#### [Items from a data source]
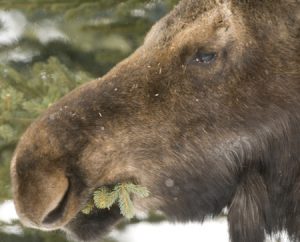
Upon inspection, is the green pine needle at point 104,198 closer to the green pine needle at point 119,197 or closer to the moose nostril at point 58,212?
the green pine needle at point 119,197

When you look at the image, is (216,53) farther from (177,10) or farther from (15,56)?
(15,56)

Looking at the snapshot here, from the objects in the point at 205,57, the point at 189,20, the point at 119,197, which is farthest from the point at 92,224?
the point at 189,20

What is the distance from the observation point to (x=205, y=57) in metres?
2.92

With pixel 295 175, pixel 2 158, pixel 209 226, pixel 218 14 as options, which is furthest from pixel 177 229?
pixel 218 14

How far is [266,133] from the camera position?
3037mm

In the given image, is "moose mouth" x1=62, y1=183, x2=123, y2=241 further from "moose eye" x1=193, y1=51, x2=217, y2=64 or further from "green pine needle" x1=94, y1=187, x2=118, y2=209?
"moose eye" x1=193, y1=51, x2=217, y2=64

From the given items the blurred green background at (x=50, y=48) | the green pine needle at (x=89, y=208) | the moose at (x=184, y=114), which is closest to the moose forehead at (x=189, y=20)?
the moose at (x=184, y=114)

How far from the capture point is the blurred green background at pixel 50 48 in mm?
4520

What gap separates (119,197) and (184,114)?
49 centimetres

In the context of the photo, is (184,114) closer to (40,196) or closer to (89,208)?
(89,208)

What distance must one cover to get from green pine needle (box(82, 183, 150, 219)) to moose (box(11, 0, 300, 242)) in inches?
1.6

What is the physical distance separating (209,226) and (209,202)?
3277 mm

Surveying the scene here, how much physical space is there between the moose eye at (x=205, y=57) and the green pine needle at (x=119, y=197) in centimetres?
65

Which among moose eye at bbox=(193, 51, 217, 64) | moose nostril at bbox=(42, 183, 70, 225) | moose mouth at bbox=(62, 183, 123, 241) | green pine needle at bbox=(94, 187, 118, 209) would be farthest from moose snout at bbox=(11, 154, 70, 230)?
moose eye at bbox=(193, 51, 217, 64)
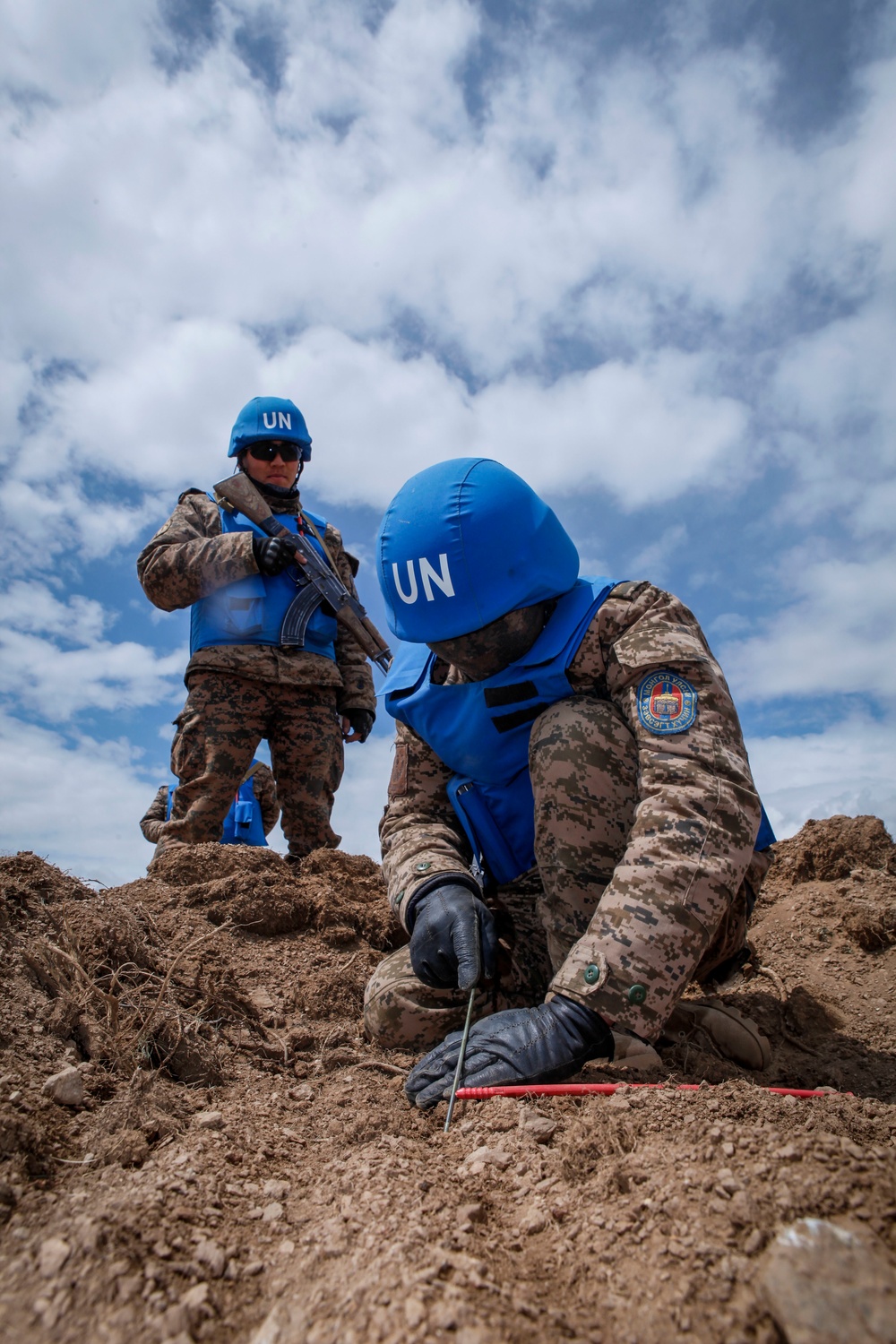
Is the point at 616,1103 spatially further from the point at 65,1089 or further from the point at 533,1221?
the point at 65,1089

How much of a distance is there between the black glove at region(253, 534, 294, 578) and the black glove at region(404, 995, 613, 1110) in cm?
300

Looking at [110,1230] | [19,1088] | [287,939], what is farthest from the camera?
[287,939]

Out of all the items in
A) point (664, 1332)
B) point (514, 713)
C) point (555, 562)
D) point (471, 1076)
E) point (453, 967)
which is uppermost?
point (555, 562)

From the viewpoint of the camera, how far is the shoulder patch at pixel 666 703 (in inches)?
71.6

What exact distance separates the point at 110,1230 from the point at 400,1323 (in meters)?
0.37

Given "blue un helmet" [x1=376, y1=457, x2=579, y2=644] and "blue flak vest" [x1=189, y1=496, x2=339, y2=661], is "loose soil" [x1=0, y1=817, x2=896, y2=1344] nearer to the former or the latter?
"blue un helmet" [x1=376, y1=457, x2=579, y2=644]

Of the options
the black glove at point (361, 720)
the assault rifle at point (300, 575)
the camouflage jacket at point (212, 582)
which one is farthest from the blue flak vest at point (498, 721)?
the black glove at point (361, 720)

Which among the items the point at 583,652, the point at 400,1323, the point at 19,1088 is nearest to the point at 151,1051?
the point at 19,1088

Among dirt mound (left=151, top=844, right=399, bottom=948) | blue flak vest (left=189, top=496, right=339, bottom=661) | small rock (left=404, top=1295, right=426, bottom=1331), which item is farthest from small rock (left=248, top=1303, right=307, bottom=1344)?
blue flak vest (left=189, top=496, right=339, bottom=661)

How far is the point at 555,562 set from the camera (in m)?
2.12

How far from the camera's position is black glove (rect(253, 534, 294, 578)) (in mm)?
4164

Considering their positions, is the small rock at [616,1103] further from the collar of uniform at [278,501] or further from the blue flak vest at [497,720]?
the collar of uniform at [278,501]

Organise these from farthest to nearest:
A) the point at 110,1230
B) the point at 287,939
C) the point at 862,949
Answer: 1. the point at 862,949
2. the point at 287,939
3. the point at 110,1230

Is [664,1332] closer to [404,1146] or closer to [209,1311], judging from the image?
[209,1311]
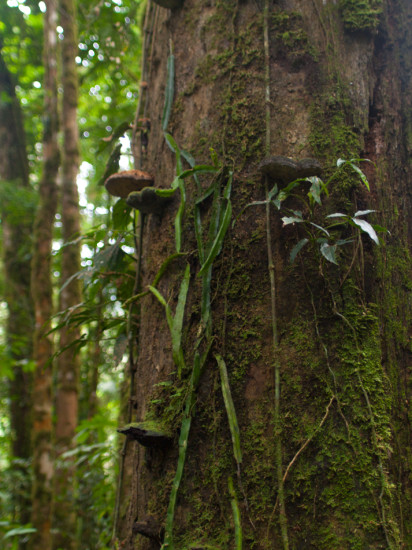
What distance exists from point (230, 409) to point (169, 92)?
1.19 meters

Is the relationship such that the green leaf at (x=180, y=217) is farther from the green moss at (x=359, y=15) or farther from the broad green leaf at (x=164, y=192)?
the green moss at (x=359, y=15)

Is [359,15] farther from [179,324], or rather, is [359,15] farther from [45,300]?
[45,300]

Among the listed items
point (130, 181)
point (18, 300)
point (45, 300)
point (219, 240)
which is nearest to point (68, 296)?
point (45, 300)

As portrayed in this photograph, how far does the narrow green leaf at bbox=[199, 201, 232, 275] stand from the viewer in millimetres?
1257

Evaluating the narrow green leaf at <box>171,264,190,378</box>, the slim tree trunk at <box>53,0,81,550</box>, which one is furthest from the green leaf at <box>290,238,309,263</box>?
the slim tree trunk at <box>53,0,81,550</box>

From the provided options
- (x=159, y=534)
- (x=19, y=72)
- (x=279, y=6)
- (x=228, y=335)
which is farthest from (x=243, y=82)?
(x=19, y=72)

#### [GIVEN TASK]
Give back the entries verbatim. Do not include any picture.

#### [FULL OUTPUT]
Upon inspection, is the green pine needle at point 104,198 closer to the green pine needle at point 119,197 or closer to the moose nostril at point 58,212?
the green pine needle at point 119,197

When you look at the image, is (216,53) farther from (177,10) or farther from (15,56)?
(15,56)

Looking at the snapshot here, from the objects in the point at 205,57, the point at 189,20, the point at 119,197, which is farthest from the point at 92,224?
the point at 189,20

What is the distance from the observation point to (x=205, y=57) in metres?
2.92

With pixel 295 175, pixel 2 158, pixel 209 226, pixel 218 14 as options, which is furthest from pixel 177 229?
pixel 218 14

How far is [266,133] from the camera position?
3037mm

In the given image, is "moose mouth" x1=62, y1=183, x2=123, y2=241 further from "moose eye" x1=193, y1=51, x2=217, y2=64 or further from "green pine needle" x1=94, y1=187, x2=118, y2=209?
"moose eye" x1=193, y1=51, x2=217, y2=64

From the given items the blurred green background at (x=50, y=48) | the green pine needle at (x=89, y=208) | the moose at (x=184, y=114), which is closest to the moose forehead at (x=189, y=20)?
the moose at (x=184, y=114)

How far from the capture point is the blurred green background at pixel 50 48 in mm?
4520

What gap separates (119,197) and (184,114)?
49 centimetres

In the context of the photo, is (184,114) closer to (40,196) or closer to (89,208)?
(89,208)

What distance must one cover to get from green pine needle (box(82, 183, 150, 219)) to moose (box(11, 0, 300, 242)) in inches?
1.6

What is the physical distance separating (209,226) and (209,202)?
3277 mm

Surveying the scene here, how much physical space is there between the moose eye at (x=205, y=57) and the green pine needle at (x=119, y=197) in centimetres?
65

Which among moose eye at bbox=(193, 51, 217, 64) | moose nostril at bbox=(42, 183, 70, 225) | moose mouth at bbox=(62, 183, 123, 241) | green pine needle at bbox=(94, 187, 118, 209) would be farthest from moose snout at bbox=(11, 154, 70, 230)?
moose eye at bbox=(193, 51, 217, 64)
Is the point at 616,1103 spatially further from the point at 65,1089 or further from the point at 533,1221?
the point at 65,1089

How much of a distance is there between the black glove at region(253, 534, 294, 578) and the black glove at region(404, 995, 613, 1110) in cm?
300

Looking at [110,1230] | [19,1088] | [287,939], what is farthest from the camera?
[287,939]

Out of all the items in
A) point (664, 1332)
B) point (514, 713)
C) point (555, 562)
D) point (471, 1076)
E) point (453, 967)
which is uppermost?
point (555, 562)

From the viewpoint of the camera, how far is the shoulder patch at pixel 666 703 (in inches)?
71.6

What exact distance separates the point at 110,1230 from the point at 400,1323 (in meters)?
0.37

Given "blue un helmet" [x1=376, y1=457, x2=579, y2=644] and "blue flak vest" [x1=189, y1=496, x2=339, y2=661], is "loose soil" [x1=0, y1=817, x2=896, y2=1344] nearer to the former or the latter?
"blue un helmet" [x1=376, y1=457, x2=579, y2=644]

Of the options
the black glove at point (361, 720)
the assault rifle at point (300, 575)
the camouflage jacket at point (212, 582)
which one is farthest from the blue flak vest at point (498, 721)?
the black glove at point (361, 720)

Which among the items the point at 583,652, the point at 400,1323, the point at 19,1088 is nearest to the point at 151,1051?
the point at 19,1088

Among dirt mound (left=151, top=844, right=399, bottom=948) | blue flak vest (left=189, top=496, right=339, bottom=661) | small rock (left=404, top=1295, right=426, bottom=1331), which item is farthest from small rock (left=248, top=1303, right=307, bottom=1344)?
blue flak vest (left=189, top=496, right=339, bottom=661)

How far is the point at 555,562 set from the camera (in m)?
2.12

How far from the camera's position is black glove (rect(253, 534, 294, 578)) (in mm)?
4164

Considering their positions, is the small rock at [616,1103] further from the collar of uniform at [278,501] or further from the blue flak vest at [497,720]?
the collar of uniform at [278,501]

Organise these from farthest to nearest:
A) the point at 110,1230
B) the point at 287,939
C) the point at 862,949
Answer: 1. the point at 862,949
2. the point at 287,939
3. the point at 110,1230

Is [664,1332] closer to [404,1146] or closer to [209,1311], judging from the image?
[209,1311]
What distance exists from point (230, 409) to point (169, 92)?
1.19 meters

Is the relationship such that the green leaf at (x=180, y=217) is farther from the green moss at (x=359, y=15) or farther from the broad green leaf at (x=164, y=192)?
the green moss at (x=359, y=15)

Is [359,15] farther from [179,324], or rather, is [359,15] farther from [45,300]?
[45,300]

Among the listed items
point (130, 181)
point (18, 300)
point (45, 300)
point (219, 240)
which is nearest to point (68, 296)?
point (45, 300)

As portrayed in this photograph, how far does the narrow green leaf at bbox=[199, 201, 232, 275] stand from the viewer in millimetres?
1257

Evaluating the narrow green leaf at <box>171,264,190,378</box>, the slim tree trunk at <box>53,0,81,550</box>, which one is furthest from the green leaf at <box>290,238,309,263</box>?
the slim tree trunk at <box>53,0,81,550</box>

From the provided options
- (x=159, y=534)
- (x=19, y=72)
- (x=279, y=6)
- (x=228, y=335)
which is farthest from (x=243, y=82)?
(x=19, y=72)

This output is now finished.